Scene question records:

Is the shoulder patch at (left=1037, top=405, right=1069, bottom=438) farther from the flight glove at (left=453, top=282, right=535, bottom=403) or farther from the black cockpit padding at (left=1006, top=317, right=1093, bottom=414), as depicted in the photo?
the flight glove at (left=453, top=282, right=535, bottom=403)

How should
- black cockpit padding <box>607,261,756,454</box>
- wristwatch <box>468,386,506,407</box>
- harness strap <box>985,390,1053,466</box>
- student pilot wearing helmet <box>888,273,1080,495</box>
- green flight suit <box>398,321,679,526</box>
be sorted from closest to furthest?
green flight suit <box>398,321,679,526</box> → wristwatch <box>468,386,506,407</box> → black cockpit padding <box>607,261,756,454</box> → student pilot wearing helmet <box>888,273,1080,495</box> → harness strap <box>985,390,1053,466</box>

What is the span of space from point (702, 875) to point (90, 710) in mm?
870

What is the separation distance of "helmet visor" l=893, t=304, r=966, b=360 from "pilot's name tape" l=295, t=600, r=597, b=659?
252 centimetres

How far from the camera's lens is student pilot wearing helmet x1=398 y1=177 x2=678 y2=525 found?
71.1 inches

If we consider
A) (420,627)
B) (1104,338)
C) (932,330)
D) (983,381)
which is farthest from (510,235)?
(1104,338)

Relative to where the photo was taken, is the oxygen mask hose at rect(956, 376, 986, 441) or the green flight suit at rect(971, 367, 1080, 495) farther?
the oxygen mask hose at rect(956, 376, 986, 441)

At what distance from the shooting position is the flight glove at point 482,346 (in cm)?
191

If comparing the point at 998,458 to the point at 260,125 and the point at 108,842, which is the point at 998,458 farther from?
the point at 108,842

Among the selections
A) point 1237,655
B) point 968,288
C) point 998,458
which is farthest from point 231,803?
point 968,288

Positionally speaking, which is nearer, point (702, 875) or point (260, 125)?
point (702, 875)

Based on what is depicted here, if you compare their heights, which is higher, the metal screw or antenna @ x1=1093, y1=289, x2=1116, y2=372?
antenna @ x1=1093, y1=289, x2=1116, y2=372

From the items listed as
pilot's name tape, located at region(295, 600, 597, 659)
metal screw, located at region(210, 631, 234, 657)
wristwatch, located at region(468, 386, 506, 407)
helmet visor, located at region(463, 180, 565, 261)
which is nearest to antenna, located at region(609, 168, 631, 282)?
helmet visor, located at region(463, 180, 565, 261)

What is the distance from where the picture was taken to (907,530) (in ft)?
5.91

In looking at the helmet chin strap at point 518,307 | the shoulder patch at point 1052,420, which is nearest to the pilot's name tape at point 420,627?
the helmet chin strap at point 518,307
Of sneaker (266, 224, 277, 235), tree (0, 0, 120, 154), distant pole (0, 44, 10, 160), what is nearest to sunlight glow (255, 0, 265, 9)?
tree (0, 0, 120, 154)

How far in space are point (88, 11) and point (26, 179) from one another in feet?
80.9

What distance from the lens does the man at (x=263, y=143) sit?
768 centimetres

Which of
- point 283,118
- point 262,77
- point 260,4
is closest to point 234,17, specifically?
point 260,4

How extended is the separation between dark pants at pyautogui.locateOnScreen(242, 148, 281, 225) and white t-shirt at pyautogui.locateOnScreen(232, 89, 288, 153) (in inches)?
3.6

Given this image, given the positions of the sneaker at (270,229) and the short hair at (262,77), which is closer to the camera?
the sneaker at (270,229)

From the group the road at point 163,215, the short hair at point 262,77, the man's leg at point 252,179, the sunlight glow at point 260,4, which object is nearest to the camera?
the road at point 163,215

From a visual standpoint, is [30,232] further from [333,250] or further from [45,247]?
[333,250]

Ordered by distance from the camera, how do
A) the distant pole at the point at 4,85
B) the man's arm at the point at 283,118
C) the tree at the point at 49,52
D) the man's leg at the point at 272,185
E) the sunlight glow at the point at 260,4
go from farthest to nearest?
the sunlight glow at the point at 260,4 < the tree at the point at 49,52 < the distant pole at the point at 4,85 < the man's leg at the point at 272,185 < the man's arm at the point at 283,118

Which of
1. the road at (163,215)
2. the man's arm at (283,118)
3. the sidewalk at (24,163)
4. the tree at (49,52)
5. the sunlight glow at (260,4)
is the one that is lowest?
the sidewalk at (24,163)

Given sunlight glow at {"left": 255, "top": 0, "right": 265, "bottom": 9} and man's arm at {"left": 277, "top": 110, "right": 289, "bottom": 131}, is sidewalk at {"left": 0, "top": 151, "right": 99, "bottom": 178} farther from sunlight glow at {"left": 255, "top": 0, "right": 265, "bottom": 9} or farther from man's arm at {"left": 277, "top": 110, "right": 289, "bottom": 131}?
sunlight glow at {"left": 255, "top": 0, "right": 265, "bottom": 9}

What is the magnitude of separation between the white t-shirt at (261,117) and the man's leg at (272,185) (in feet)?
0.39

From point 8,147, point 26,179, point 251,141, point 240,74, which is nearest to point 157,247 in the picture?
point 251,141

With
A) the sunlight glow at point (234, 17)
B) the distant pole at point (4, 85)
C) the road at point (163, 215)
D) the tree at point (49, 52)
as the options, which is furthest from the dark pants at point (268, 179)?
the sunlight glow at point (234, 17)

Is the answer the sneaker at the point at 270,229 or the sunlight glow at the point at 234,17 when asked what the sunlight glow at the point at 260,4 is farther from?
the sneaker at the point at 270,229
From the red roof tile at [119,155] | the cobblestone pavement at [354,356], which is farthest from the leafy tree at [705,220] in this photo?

*PROBLEM DESCRIPTION*. Each line of the material should be duplicated exactly, please.

*EXERCISE RESULT*.
Is the shoulder patch at (left=1037, top=405, right=1069, bottom=438) farther from the flight glove at (left=453, top=282, right=535, bottom=403) or farther from the black cockpit padding at (left=1006, top=317, right=1093, bottom=414), as depicted in the photo?
the flight glove at (left=453, top=282, right=535, bottom=403)

How should
- black cockpit padding <box>607,261,756,454</box>
- wristwatch <box>468,386,506,407</box>
- harness strap <box>985,390,1053,466</box>
- student pilot wearing helmet <box>888,273,1080,495</box>
- green flight suit <box>398,321,679,526</box>
be sorted from closest to furthest?
green flight suit <box>398,321,679,526</box> → wristwatch <box>468,386,506,407</box> → black cockpit padding <box>607,261,756,454</box> → student pilot wearing helmet <box>888,273,1080,495</box> → harness strap <box>985,390,1053,466</box>

What is the span of space from point (702, 875) to point (90, 710) in mm?
870

What is the separation distance of "helmet visor" l=893, t=304, r=966, b=360 from "pilot's name tape" l=295, t=600, r=597, b=659?
252 centimetres

How far from the camera's lens is student pilot wearing helmet x1=398 y1=177 x2=678 y2=525 found?
71.1 inches

If we consider
A) (420,627)
B) (1104,338)
C) (932,330)
D) (983,381)
which is farthest from (510,235)?
(1104,338)

Relative to where the photo was taken, is the oxygen mask hose at rect(956, 376, 986, 441) or the green flight suit at rect(971, 367, 1080, 495) farther?
the oxygen mask hose at rect(956, 376, 986, 441)

At what distance from the shooting position is the flight glove at point 482,346 (in cm)?
191

If comparing the point at 998,458 to the point at 260,125 and the point at 108,842, which is the point at 998,458 farther from?
the point at 108,842

Among the selections
A) point 1237,655
B) point 968,288
C) point 998,458
which is farthest from point 231,803?
point 968,288

Positionally speaking, which is nearer, point (702, 875) or point (260, 125)?
point (702, 875)

Based on what is depicted here, if you compare their heights, which is higher, the metal screw or antenna @ x1=1093, y1=289, x2=1116, y2=372?
antenna @ x1=1093, y1=289, x2=1116, y2=372

From the items listed as
pilot's name tape, located at region(295, 600, 597, 659)
metal screw, located at region(210, 631, 234, 657)
wristwatch, located at region(468, 386, 506, 407)
helmet visor, located at region(463, 180, 565, 261)
which is nearest to antenna, located at region(609, 168, 631, 282)?
helmet visor, located at region(463, 180, 565, 261)

What is the distance from where the picture was taken to (907,530) (in ft)?
5.91

In looking at the helmet chin strap at point 518,307 | the shoulder patch at point 1052,420, which is nearest to the pilot's name tape at point 420,627?
the helmet chin strap at point 518,307
Of sneaker (266, 224, 277, 235), tree (0, 0, 120, 154), distant pole (0, 44, 10, 160), what is nearest to sunlight glow (255, 0, 265, 9)?
tree (0, 0, 120, 154)

How far in space are point (88, 11) and point (26, 179) from one another in feet?
80.9

What distance from the lens does the man at (x=263, y=143) sit?
768 centimetres

Which of
- point 283,118
- point 262,77
- point 260,4
is closest to point 234,17, specifically?
point 260,4

How extended is the separation between dark pants at pyautogui.locateOnScreen(242, 148, 281, 225) and white t-shirt at pyautogui.locateOnScreen(232, 89, 288, 153) (in inches)?
3.6

Given this image, given the positions of the sneaker at (270,229) and the short hair at (262,77), which is closer to the camera?
the sneaker at (270,229)

From the group the road at point 163,215, the short hair at point 262,77, the man's leg at point 252,179, the sunlight glow at point 260,4, which object is nearest to the camera?
the road at point 163,215

From a visual standpoint, is [30,232] further from [333,250] or further from [45,247]?
[333,250]

Ordered by distance from the camera, how do
A) the distant pole at the point at 4,85
B) the man's arm at the point at 283,118
C) the tree at the point at 49,52
D) the man's leg at the point at 272,185
E) the sunlight glow at the point at 260,4
go from farthest to nearest?
the sunlight glow at the point at 260,4 < the tree at the point at 49,52 < the distant pole at the point at 4,85 < the man's leg at the point at 272,185 < the man's arm at the point at 283,118

Which of
1. the road at (163,215)
2. the man's arm at (283,118)
3. the sidewalk at (24,163)
4. the tree at (49,52)
5. the sunlight glow at (260,4)
is the one that is lowest?
the sidewalk at (24,163)

Given sunlight glow at {"left": 255, "top": 0, "right": 265, "bottom": 9} and man's arm at {"left": 277, "top": 110, "right": 289, "bottom": 131}, is sidewalk at {"left": 0, "top": 151, "right": 99, "bottom": 178} farther from sunlight glow at {"left": 255, "top": 0, "right": 265, "bottom": 9} or farther from man's arm at {"left": 277, "top": 110, "right": 289, "bottom": 131}?
sunlight glow at {"left": 255, "top": 0, "right": 265, "bottom": 9}

What is the magnitude of separation between the white t-shirt at (261,117) and the man's leg at (272,185) (in feet)?
0.39

From point 8,147, point 26,179, point 251,141, point 240,74, which is nearest to point 157,247 in the picture?
point 251,141

With
A) the sunlight glow at point (234, 17)
B) the distant pole at point (4, 85)
C) the road at point (163, 215)
D) the tree at point (49, 52)
as the options, which is furthest from the dark pants at point (268, 179)?
the sunlight glow at point (234, 17)

Is the answer the sneaker at the point at 270,229 or the sunlight glow at the point at 234,17 when asked what the sunlight glow at the point at 260,4 is farther from?
the sneaker at the point at 270,229
From the red roof tile at [119,155] | the cobblestone pavement at [354,356], which is farthest from the leafy tree at [705,220] in this photo?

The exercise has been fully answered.